The slowdown in agricultural sales in the United States and other markets is probably too big for China to counter alone, although CNH International expects “significant acceleration” in the country overall, said Luca Mainardi, head of agriculture construction operations in China for CNH International.

“The main growth is from cooperatives, which have been growing rapidly in number the last five years thanks to Chinese government support,” Mainardi said.

CNH sells tractors of 140-230 hp in China, the high end of the market, and just started producing combines there. Mainardi reckons there could be about 5,000 co-op farms in China, with their number growing by 15-20 percent each year.
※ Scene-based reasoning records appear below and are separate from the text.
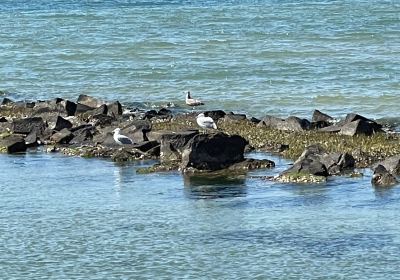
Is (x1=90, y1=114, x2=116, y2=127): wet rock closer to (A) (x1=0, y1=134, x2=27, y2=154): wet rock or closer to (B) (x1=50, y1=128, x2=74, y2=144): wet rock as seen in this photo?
(B) (x1=50, y1=128, x2=74, y2=144): wet rock

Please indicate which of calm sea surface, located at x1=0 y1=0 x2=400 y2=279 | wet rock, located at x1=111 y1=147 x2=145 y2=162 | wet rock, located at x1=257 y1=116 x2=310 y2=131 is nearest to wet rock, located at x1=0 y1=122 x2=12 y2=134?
calm sea surface, located at x1=0 y1=0 x2=400 y2=279

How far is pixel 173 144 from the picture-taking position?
30953 mm

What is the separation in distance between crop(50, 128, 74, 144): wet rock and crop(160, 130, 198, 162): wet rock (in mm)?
4125

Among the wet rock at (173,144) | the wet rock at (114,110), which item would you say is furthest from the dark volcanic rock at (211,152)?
the wet rock at (114,110)

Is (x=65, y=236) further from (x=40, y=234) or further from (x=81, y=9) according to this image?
(x=81, y=9)

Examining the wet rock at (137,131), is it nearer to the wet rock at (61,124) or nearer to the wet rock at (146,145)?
the wet rock at (146,145)

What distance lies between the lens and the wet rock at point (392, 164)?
27828 mm

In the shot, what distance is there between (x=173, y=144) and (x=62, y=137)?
15.5 ft

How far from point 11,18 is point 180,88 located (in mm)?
45707

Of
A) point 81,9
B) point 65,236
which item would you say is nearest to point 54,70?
point 65,236

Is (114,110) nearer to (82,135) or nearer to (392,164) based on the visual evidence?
(82,135)

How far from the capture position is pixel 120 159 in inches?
1240

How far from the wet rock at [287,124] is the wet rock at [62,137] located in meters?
5.66

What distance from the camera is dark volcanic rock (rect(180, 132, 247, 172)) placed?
96.0ft
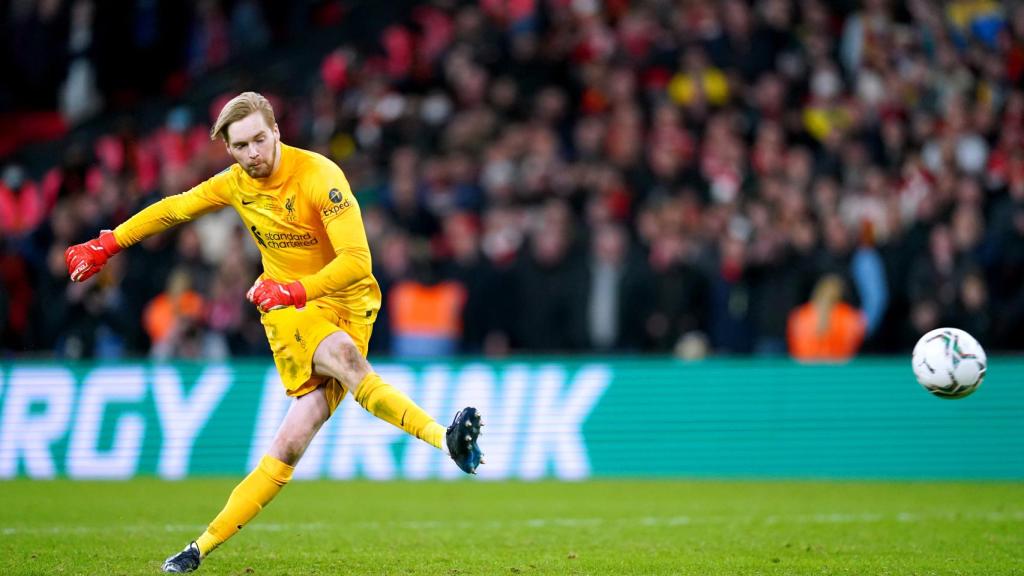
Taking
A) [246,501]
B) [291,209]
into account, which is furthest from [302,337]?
[246,501]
Subsidies – which can cover up to 30-40 percent of the cost of a tractor or give incentives for deep ploughing – have also encouraged rapid gains in mechanization in a sector still dominated by the lower-horsepower tractors and other machinery used on smaller farms.

“There are a lot of subsidies, and with a bigger land area you get more efficiency and more income,” said Zhao Shuanzhen, director of the Gaocheng Zengshou Agricultural Machinery Service Cooperative in Hebei province.

Zhao’s cooperative originally only leased equipment and services to farms across China, but since 2011 has also been farming on its own account, and now rents 40 hectares from more than 100 households.

The co-op has more than 200 wheat harvesters – including more than 30 it bought this year – 180 tractors and 24 corn harvesters, almost all of them domestic brands.

“If our land area was bigger, we might consider buying some good (foreign) equipment,” said Zhao.

Foreign players now account for an estimated 80 percent of the high-horsepower market, although they can expect to face greater competition from local counterparts in the future.

Under the national “Made in China 2025” plan, Beijing wants domestic companies to take 30 percent of the 200-plus horsepower market by 2020, and 60 percent by 2025.